As Pittsburgh’s population decreased in the 1970s and 1980s, Steelers fans found new homes in other cities.
Neil Conner, an assistant professor at Delta State University who also studies geography and sports, agreed. The geographic region where Steelers fans are from — spanning from Western Pennsylvania to Southeastern Ohio, Appalachia to Western New York — has seen an exodus of people, Conner told The Incline in an email. Teams from areas with similar emigration also have fan bases across the country — think: Buffalo Bills, Cleveland Browns and Detroit Lions — even if they don’t have the winning record that the Steelers have.
Being a Steelers fan was something people could take with them and pass down to their kids, said Ericson, a Steelers fan who grew up around Atlanta as the son of parents from the Pittsburgh-area.

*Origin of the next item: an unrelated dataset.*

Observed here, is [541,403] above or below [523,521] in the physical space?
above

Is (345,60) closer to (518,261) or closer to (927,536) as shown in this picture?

If you think about connections to home, one big example is food, but that can be the toughest thing to get if you’re far away, Ericson said. So watching the Steelers creates that connection.
Speaking of watching the game …
Before TV expanded into what’s available now, fans could only watch the local team or the winning team, Ericson said. But now, TV packages allow fans to either watch all NFL games from home or to go to bars showing all the games.
And fans like to win, so it was easy to become a Steelers fan when they were winning Super Bowls, Ericson said.
“Nothing breeds fans across the country more than a winner,” Conner agreed.
And, yes, there is something special about watching the game at a bar with other fans. In his 2008 paper, Kraszewski wrote that, doing the math, the price to have all the NFL games at home was similar to the price spent on food and drinks if fans watched the game at the bar every week. But, fans seemed to pick the latter option “less out of their inability to afford Direct TV (sic) and more out of their desire to find a diasporic community.”
Sports = home
Sports alliances are one of the few interests that people externalize, Ericson said. People wear clothing for their team, but not so much for their other interests, like a favorite opera, he said. Even with universities, it’s more common to see someone with a T-shirt for the school’s sports team than their area of study.
When fans see other fans in gear for the same team, it creates a common interest, allowing them to talk about the team and its players, but also to talk about the town, he said. Regardless of age or income, people can relate to each other when they talk about their favorite players and team history.
In his research, Kraszewski pointed out that the only way he could tell the difference in the income of fans at a Steelers bar in Fort Worth was by their shoes, jackets and cars. Otherwise, he wrote, it was difficult to tell, because they all wore similar Steelers gear.
Sports — regardless of the team — is a great unifier, Ericson said.